A atitude defensiva do presidente Jair Bolsonaro em relação a países europeus quando se trata do desmatamento da Amazônia não é um fato novo na história do Brasil.

Segundo o professor de Relações Internacionais da Faculdade Getúlio Vargas (FGV) Guilherme Casarões, a estratégia faz parte de um nacionalismo criado ao longo do século 20, com influências decisivas da Era Vargas e dos governos militares.

"Essa questão da internacionalização chegou a outro nível durante a ditadura militar, envolvida na filosofia 'ocupar para não entregar'", diz ele em entrevista à DW Brasil.

O G7 anunciou nesta segunda-feira (26/08) a liberação de 20 milhões de dólares para ajudar a combater o fogo e reparar os danos resultantes das últimas queimadas, mas sempre respeitando a soberania nacional dos países da Amazônia. Para Casarões, a reação europeia é resultado dos erros que o Brasil tem cometido na pauta ambiental.

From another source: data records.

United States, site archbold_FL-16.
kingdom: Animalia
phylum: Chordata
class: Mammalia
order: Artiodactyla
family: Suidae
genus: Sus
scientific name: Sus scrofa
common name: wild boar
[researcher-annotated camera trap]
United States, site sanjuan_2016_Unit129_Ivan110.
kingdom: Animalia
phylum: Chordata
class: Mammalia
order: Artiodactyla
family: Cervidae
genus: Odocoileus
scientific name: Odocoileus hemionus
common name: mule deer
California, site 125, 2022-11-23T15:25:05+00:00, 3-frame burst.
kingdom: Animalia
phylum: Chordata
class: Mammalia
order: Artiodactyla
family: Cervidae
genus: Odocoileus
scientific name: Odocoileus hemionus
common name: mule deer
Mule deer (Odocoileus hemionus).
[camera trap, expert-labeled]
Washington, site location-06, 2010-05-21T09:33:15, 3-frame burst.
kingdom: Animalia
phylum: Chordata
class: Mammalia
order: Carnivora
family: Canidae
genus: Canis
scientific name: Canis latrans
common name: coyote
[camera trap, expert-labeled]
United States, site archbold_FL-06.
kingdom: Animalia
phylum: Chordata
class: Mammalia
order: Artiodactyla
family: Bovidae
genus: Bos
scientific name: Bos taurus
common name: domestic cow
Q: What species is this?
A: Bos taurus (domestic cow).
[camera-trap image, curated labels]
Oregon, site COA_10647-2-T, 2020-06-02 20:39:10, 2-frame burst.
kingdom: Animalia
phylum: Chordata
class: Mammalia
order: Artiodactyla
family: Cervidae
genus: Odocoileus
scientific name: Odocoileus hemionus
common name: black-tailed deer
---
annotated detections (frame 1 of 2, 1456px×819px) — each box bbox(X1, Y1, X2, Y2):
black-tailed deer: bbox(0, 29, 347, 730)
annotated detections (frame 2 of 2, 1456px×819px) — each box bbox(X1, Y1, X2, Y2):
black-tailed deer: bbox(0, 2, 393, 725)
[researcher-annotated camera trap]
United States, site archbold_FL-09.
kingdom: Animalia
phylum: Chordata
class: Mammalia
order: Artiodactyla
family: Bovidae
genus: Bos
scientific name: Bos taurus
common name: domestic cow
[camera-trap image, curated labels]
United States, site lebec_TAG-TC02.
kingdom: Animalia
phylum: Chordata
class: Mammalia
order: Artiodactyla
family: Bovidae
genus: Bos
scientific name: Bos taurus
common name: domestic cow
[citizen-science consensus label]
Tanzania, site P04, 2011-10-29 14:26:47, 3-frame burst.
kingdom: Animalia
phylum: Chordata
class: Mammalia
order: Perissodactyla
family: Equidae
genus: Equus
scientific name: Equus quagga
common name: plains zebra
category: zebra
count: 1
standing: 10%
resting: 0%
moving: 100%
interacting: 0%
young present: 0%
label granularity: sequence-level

"[Bolsonaro] deu sinais de que não estava comprometido com a temática ambiental desde o começo do governo, com a ambiguidade em relação ao Acordo de Paris. Depois, o chanceler nega reiteradas vezes o aquecimento global. Essa crise com os países europeus começa do lado brasileiro. Não houve nenhuma posição por parte de Alemanha, França, no sentido de condenar o Brasil por qualquer coisa antes de o governo começar a ter certas atitudes de maneira sistemática", avalia.

DW Brasil: Existe, de fato, uma cobiça internacional em relação à Amazônia?

Guilherme Casarões: Sim, é um dado histórico. Desde o século 17 existem movimentações estratégicas pela Amazônia, por razões diferentes ao longo do tempo. No começo tinha a ver com a questão territorial. Os Estados europeus tinham necessidade de expansão, e a América do Sul foi muito cobiçada. O Brasil foi invadido pela Holanda, França, na região do Nordeste.

Ao longo do tempo, isso foi tomando outros contornos. Os Estados Unidos se interessaram pela Amazônia por uma questão demográfica. Esperava-se, no século 19, tornar a Amazônia uma espécie de extensão do estado escravagista. Houve o ciclo da borracha também, que gerou interesse inclusive de Henry Ford, magnata da indústria automobilística.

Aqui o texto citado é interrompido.